Ao pensar em camisolas icónicas associadas ao futebol africano, a mente vai para os uniformes geométricos estampados da Nigéria, os ousados kits dos Camarões, ou as camisolas laranja que acompanharam a ascensão desportiva da Costa do Marfim. Poucos, no entanto, lembram uma camisola revolucionária ligada a um momento crucial do futebol africano e da história do continente em geral.
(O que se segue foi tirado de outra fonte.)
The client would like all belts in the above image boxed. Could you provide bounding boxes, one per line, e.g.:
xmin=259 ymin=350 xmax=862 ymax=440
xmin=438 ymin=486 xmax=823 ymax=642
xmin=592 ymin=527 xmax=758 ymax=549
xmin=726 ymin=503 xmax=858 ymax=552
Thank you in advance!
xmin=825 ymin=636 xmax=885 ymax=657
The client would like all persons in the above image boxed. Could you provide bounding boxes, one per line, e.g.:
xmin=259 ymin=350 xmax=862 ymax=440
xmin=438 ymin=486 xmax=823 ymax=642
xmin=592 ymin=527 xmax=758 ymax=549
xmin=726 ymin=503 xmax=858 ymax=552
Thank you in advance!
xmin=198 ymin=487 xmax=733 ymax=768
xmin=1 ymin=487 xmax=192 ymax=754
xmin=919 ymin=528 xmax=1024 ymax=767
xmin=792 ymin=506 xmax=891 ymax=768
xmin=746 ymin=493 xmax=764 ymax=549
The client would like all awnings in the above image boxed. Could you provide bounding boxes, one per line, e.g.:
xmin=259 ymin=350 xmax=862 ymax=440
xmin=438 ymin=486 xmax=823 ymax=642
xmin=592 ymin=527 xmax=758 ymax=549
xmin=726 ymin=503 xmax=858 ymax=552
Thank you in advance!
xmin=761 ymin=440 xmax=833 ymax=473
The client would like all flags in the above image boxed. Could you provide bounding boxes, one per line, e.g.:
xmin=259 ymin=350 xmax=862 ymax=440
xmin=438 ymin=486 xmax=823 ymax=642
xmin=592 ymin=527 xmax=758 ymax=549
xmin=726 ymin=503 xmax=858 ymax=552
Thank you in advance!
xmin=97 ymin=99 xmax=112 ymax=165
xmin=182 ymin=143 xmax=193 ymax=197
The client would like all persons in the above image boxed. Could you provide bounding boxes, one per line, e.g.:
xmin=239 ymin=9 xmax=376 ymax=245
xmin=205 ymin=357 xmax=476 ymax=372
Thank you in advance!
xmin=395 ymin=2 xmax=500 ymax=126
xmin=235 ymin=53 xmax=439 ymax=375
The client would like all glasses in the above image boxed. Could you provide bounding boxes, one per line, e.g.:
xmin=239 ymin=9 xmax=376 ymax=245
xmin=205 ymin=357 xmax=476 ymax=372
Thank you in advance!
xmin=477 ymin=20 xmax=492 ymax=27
A seleção nacional em foco é a África do Sul, e a camisola em causa é a que a Kappa criou em 1996 para a Taça das Nações Africanas, que se realizou na África do Sul. Um uniforme de colarinho pólo com um design geométrico mas imaginativo e artístico. Especificamente, a Kappa desenhou uma camisola de dois tons: uma parte superior amarela ocre e uma parte inferior branca. A ligar estes dois elementos estavam barras horizontais pretas cortadas diagonalmente na parte inferior, tornando-se brancas na parte superior à medida que se estendiam sobre o peito até à manga esquerda. Para realçar o design, uma barra em zigue-zague-zague com linhas horizontais brancas e pretas muito finas corria ao longo da parte superior da camisa, tanto no peito como nas costas.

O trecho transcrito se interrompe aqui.